The carrier is the first in the Middle Eastern region to operate a flight without any single-use plastics on board
United Arab Emirates-based carrier Etihad Airways has pledged to implement measures towards a more environment-friendly operation. By 2022 the airline aims to reduce single-use plastics by 80 per cent.
To demonstrate its dedication, Etihad flew the region’s first ever flight without any single-use plastics on board. The unprecedented flight took place during the Earth Day celebrations on 22 April.
Touchdown! The world’s longest plastic-free flight has landed in Brisbane, marking the first step in our plans to eliminate 80% of single-use plastic from all operations by 2022. #EarthDay pic.twitter.com/jN5hvy954s
— Etihad Airways (@EtihadAirways) April 22, 2019
Currently, the carrier utilises over 95 single-use plastic products in each of their cabins. Once removed from the Earth Day flight, Etihad reportedly prevented over 50 kilograms of plastics from being landfilled.
Instead of plastic utensils, guests on board could enjoy replacement products including sustainable amenity kits, eco-thread blankets made out of recycled plastic bottles, tablet toothpaste and edible coffee cups.
As a result of planning the Earth Day flight, Etihad additionally committed to removing up to 20 per cent of all single-use plastic items on board by 1 June 2019. By the end of this year, the airline will have removed 100 tonnes of single-use plastics from its in-flight service.
Etihad Airways is not the first airline to reduce single-use plastics. In May 2018, Alaska Airlines decided to replace all plastic straws and citrus picks with more eco-friendly alternatives. In July, American Airlines started to use biodegradable, eco-friendly stir sticks onboard and in lounges instead.

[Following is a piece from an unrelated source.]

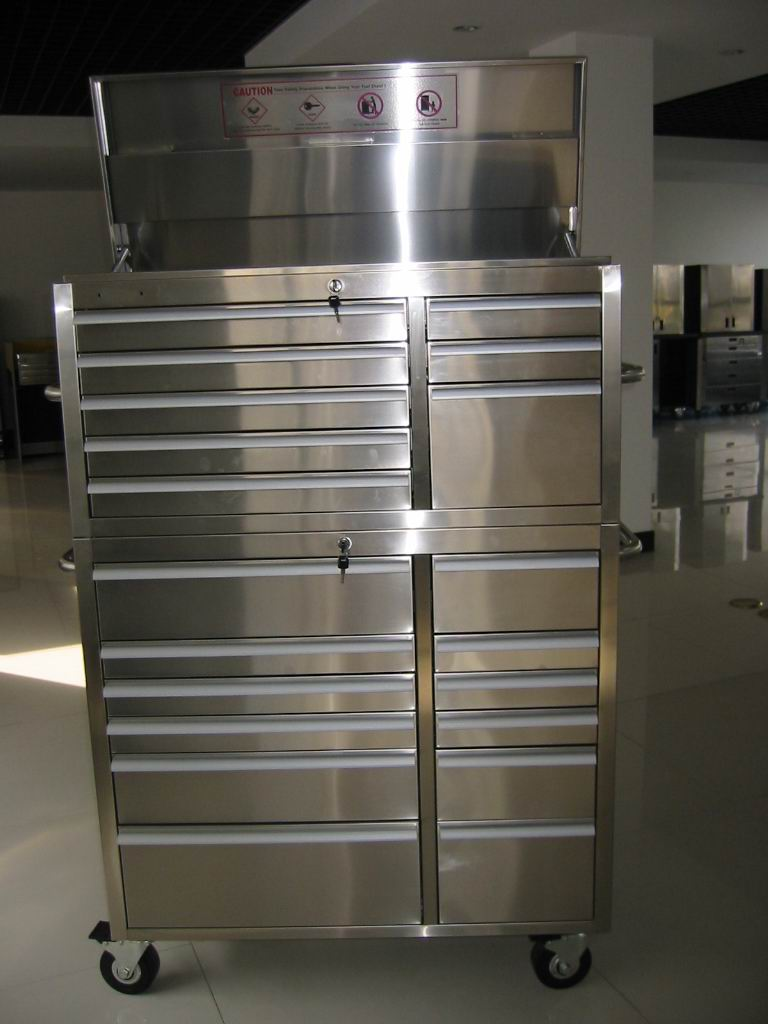 "Stainless Steel Tool Chest 41"" 20drawers Tc41-20 (Нержавеющая сталь Tool Chest 41 ""20drawers Tc41 0)"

California might ban small shampoo bottles from hotels
The American state of California aims to push the war against single-use plastics to another level. If approved, a new assembly would ban hotels, resorts and other vacation rentals from handing out shampoos, creams and other amenities in small plastic bottles.
By January 2023, hotels would have to replace the sample-size products with dispensers or bottles larger than 250 millilitres (8.5 oz).
“We are addicted to plastic as a society,” said democratic assemblyman Ash Kalra of San Jose, the bill’s author.
“I do hope my colleagues view this as a common-sense piece of legislation that once again puts us forward as leaders when it comes to trying to reduce our plastic consumption and leaders on issues of the environment.”